Of course this does not tell the full story. Stats can sometimes be misleading, and context matters. Crystal Palace defend deep and invite the opposition onto them, hoping to utilise the pace of Wilfried Zaha to launch quick counterattacks.

This style will no doubt lead to pronounced defensive stats, as the back four are asked to carry out these duties far more frequently than players in more attacking teams. While it is encouraging that Wan-Bissaka is thriving in this role, it will be interesting to see how he copes with defending in a more open team next season.

As for those tackles, as impressive as they are, they should also concern United supporters.

As AC Milan legend Paolo Maldini once said: 'if I have to make a tackle then I already have made a mistake'. It is noticeable that Wan-Bissaka has already been beaten by the opposition attacker and is forced to make a desperate challenge in most of the above clips.

He can recover in those predicaments no doubt, but he seems to be caught out of position quite often. This is something that will become even more pronounced as he plays in a team that is not set up as defensively as Roy Hodgson's Crystal Palace.

As this late own goal in the European U21 Championships shows, his decision making can be improved upon.

Wan-Bissaka has all the gifts you would want in a full back, but he is far from the finished article. That is a good thing considering he is already playing at a high level. But as a player with less than 50 first team appearances to his name, his transition to playing for a club with sky high expectations may not be seamless.

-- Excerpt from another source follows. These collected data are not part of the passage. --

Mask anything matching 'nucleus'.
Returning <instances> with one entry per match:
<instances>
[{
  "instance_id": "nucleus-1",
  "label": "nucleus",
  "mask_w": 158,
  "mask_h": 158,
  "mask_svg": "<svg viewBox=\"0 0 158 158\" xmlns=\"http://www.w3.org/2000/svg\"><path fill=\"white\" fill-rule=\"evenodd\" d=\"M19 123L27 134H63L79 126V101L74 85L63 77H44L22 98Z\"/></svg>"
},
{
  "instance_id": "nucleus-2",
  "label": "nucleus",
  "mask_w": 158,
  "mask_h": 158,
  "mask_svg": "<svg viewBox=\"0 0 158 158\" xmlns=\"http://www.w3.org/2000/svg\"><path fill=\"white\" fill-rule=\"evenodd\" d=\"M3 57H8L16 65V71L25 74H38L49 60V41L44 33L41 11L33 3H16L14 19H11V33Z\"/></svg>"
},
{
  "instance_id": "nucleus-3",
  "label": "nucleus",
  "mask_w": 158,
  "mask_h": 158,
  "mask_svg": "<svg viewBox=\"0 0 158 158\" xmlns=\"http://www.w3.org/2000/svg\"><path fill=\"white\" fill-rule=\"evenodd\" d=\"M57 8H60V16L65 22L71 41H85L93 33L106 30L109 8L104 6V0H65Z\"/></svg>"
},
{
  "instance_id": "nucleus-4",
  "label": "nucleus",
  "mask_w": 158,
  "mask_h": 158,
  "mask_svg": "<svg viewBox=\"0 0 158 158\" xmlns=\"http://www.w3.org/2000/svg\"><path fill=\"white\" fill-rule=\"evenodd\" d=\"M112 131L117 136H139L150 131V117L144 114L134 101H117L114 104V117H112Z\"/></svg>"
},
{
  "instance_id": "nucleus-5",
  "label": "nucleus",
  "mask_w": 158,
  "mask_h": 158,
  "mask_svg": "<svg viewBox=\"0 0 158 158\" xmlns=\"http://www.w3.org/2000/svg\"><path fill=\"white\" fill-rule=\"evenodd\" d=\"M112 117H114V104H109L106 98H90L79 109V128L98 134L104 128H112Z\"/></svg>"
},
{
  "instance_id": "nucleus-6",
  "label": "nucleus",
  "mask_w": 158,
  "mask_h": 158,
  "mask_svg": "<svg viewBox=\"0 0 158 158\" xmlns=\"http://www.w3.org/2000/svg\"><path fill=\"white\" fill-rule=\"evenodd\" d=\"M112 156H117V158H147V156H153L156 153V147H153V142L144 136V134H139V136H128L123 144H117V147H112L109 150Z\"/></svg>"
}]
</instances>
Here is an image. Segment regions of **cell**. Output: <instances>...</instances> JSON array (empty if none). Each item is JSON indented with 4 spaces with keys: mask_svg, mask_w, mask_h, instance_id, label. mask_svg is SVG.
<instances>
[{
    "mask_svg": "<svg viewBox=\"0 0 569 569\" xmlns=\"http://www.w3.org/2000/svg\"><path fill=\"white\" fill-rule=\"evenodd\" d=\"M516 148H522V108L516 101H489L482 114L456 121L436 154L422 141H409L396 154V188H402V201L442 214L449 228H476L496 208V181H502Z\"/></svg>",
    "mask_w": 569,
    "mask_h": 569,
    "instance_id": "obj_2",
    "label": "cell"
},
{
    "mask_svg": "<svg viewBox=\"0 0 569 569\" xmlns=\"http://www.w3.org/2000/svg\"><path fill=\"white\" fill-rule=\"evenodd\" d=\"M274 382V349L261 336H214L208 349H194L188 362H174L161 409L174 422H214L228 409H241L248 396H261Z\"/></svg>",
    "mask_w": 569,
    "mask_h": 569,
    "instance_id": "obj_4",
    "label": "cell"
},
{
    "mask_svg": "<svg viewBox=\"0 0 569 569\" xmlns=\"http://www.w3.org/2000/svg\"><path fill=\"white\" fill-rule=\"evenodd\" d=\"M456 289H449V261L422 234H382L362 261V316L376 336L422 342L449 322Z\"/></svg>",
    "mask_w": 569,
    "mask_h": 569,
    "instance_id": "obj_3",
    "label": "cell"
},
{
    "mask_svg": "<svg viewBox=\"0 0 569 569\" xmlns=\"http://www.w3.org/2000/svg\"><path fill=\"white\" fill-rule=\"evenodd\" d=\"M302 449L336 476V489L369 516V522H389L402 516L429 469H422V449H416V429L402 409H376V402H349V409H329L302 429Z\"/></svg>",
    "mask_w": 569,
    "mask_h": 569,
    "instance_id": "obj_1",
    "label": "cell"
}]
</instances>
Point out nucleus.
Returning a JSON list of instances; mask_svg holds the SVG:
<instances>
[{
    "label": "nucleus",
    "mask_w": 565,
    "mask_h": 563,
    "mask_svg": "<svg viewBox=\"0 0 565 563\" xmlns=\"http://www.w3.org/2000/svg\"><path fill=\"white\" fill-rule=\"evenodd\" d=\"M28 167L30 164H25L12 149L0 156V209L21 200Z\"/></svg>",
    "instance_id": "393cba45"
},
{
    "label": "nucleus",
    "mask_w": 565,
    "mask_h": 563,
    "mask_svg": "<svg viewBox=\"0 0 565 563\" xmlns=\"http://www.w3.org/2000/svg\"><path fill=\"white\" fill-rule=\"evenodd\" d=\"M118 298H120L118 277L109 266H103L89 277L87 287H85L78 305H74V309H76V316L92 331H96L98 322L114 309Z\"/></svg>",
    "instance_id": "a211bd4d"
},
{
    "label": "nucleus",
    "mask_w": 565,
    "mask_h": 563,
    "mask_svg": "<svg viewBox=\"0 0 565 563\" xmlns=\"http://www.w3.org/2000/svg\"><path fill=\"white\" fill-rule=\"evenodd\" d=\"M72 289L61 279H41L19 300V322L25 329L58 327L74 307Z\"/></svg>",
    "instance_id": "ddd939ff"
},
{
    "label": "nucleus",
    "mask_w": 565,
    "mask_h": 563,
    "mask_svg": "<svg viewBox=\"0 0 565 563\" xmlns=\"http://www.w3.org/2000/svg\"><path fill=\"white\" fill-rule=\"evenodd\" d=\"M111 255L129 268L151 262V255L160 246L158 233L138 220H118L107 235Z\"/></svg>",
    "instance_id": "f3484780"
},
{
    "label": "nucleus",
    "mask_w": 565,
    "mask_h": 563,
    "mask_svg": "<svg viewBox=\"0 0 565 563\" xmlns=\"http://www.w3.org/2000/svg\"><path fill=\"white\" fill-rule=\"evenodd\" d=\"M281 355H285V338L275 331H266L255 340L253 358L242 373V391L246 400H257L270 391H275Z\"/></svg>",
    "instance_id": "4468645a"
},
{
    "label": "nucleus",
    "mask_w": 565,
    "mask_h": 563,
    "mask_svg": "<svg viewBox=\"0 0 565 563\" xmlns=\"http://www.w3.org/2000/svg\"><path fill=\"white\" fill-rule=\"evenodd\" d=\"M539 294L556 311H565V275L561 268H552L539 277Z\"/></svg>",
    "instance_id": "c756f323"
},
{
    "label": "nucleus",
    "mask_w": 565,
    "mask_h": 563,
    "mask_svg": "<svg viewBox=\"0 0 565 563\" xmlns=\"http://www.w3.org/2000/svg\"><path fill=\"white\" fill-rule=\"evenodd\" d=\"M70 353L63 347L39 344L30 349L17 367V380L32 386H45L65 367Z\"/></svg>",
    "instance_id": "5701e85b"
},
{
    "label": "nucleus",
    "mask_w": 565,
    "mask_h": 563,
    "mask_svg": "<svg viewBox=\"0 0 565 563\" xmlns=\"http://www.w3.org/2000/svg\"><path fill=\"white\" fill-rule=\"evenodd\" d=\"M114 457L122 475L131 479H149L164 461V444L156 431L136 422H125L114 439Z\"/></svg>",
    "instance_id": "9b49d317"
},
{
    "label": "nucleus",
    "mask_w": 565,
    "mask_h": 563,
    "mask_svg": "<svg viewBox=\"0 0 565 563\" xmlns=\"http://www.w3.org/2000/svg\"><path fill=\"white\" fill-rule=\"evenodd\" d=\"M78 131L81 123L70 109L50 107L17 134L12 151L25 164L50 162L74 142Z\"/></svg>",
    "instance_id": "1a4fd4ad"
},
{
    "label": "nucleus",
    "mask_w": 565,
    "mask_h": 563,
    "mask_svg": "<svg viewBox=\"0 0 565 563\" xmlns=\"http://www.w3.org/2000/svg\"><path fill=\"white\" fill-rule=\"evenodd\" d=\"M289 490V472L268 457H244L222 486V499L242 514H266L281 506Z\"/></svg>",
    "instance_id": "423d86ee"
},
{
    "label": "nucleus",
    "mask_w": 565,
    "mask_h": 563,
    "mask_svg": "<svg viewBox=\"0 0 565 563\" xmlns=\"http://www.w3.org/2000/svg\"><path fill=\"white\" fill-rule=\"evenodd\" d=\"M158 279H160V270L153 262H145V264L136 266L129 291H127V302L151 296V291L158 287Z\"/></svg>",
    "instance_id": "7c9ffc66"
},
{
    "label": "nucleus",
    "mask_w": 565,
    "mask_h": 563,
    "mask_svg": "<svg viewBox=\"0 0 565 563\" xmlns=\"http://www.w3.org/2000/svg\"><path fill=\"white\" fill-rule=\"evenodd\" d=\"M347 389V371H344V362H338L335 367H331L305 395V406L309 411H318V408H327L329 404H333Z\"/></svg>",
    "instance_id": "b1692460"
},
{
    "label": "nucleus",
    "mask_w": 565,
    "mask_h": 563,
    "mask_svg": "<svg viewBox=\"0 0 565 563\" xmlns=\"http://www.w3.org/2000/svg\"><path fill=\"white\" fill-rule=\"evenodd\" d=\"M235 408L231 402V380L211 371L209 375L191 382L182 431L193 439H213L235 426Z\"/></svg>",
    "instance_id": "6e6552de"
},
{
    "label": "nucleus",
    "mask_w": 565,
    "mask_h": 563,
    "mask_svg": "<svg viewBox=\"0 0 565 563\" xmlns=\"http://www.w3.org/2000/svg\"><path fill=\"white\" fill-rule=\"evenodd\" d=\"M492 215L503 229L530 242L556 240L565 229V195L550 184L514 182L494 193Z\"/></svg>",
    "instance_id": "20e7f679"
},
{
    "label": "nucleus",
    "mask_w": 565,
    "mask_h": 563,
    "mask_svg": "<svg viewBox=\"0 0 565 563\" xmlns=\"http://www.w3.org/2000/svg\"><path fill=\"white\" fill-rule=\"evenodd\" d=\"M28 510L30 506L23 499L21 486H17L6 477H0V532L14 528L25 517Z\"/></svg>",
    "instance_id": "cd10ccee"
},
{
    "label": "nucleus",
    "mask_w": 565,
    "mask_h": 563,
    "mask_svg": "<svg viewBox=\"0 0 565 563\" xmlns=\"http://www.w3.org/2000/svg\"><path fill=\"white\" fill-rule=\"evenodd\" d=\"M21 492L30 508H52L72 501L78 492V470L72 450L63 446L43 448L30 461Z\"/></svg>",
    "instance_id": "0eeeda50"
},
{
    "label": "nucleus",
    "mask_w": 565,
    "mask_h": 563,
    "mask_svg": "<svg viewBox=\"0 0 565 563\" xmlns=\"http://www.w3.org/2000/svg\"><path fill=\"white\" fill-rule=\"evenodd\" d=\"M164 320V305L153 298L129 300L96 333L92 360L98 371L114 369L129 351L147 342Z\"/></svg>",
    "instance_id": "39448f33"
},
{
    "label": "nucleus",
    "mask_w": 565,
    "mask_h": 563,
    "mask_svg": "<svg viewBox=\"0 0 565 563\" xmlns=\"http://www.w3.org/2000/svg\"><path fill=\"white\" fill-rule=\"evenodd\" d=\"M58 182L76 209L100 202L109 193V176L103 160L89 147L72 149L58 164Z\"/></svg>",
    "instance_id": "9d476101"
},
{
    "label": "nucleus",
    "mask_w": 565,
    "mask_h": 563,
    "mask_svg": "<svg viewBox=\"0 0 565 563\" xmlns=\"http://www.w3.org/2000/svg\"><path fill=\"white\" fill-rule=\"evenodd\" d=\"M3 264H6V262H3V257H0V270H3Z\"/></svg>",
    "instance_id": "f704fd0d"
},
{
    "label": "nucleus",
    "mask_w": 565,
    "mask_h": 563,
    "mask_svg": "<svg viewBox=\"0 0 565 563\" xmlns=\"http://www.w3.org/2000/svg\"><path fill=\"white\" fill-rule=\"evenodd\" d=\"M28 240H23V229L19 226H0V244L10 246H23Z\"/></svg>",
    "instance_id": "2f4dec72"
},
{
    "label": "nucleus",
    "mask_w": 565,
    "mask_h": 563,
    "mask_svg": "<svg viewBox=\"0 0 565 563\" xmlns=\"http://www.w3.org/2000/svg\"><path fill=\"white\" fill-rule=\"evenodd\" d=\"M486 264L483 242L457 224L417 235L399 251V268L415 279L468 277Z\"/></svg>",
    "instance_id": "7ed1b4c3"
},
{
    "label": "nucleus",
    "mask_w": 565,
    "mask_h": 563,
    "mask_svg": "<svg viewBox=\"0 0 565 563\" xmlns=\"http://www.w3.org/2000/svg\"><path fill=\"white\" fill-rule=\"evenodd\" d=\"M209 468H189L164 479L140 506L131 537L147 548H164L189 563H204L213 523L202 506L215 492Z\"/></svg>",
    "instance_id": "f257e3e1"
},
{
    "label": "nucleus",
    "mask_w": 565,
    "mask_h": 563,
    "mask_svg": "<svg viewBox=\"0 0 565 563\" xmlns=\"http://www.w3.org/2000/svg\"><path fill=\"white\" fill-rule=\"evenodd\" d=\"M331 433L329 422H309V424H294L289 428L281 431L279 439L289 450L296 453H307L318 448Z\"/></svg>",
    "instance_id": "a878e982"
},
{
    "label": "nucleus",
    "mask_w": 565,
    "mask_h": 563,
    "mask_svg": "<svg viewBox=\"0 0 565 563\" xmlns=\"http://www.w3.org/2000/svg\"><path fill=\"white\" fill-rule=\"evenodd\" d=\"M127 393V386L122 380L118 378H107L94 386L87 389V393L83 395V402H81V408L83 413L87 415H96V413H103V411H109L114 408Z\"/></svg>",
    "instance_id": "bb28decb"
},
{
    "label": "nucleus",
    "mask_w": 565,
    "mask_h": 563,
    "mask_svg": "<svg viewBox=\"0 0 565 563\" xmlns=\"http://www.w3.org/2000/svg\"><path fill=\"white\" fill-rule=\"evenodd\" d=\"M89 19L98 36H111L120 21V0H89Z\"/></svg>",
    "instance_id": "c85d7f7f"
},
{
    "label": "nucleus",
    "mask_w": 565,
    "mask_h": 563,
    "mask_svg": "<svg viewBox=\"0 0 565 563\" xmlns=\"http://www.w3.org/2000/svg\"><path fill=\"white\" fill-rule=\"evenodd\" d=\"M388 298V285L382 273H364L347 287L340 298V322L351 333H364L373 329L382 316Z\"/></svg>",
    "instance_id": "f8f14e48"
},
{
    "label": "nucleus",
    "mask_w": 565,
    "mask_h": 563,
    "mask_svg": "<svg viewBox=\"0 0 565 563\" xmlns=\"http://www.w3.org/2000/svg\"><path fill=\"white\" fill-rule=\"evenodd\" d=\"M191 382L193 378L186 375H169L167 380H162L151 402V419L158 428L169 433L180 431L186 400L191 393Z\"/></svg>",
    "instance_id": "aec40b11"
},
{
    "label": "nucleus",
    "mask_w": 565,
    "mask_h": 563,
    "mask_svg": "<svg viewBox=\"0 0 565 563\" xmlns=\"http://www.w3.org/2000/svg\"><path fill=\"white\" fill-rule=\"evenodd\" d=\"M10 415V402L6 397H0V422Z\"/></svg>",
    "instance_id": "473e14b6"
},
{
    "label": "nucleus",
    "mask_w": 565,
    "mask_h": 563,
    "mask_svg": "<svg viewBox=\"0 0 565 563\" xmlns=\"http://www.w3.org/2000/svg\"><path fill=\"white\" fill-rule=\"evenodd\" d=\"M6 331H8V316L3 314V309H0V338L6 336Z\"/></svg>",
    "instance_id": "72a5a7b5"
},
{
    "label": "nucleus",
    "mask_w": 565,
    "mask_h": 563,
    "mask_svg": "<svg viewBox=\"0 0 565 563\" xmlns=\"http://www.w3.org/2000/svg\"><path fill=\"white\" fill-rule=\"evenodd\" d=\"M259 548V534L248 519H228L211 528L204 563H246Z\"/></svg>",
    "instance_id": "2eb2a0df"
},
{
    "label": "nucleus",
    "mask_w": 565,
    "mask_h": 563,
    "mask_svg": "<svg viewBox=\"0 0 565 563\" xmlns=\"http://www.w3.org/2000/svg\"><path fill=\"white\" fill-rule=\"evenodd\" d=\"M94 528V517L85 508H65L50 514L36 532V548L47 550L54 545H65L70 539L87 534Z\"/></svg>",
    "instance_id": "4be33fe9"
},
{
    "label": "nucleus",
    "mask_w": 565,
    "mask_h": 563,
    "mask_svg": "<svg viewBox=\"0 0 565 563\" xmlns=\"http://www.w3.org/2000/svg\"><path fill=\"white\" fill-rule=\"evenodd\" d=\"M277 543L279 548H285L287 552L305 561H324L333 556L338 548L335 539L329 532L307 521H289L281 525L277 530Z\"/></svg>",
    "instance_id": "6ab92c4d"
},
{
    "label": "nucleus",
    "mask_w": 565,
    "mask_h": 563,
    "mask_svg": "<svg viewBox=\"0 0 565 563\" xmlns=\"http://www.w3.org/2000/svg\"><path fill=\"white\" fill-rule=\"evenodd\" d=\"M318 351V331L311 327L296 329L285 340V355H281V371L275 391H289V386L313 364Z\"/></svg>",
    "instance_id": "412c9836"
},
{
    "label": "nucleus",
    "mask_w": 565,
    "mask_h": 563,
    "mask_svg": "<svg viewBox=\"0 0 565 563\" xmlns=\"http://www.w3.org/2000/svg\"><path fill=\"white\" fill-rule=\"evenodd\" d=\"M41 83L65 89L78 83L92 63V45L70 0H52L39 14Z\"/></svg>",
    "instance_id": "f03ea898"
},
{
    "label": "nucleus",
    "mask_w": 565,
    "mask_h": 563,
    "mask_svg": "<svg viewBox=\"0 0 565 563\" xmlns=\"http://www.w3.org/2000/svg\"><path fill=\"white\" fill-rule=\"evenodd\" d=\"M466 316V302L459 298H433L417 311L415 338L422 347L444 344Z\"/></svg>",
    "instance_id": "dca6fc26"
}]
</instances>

Still, at least he's not Ashley Young.

In summary, these two players should make a sizeable difference to United's defence. They fit well with Solskjaer's style of play, and possess many of the traits that he wants from players in their respective positions.

However they do come with risk. Neither is a sure thing.

Maguire's lack of pace is a bit of a concern, while his ability on the ball has been grossly overstated in some quarters. He is a quality centre back no doubt, but he is not the complete package.

Wan-Bissaka could be on of the top right backs in the game down the road, but there is still plenty of room for growth. There could be up and downs over the next couple of years, and patience may be required. Still, he is a project worth investing in, even for the lofty price that was required to do so.

It will certainly be an interesting season ahead at Old Trafford.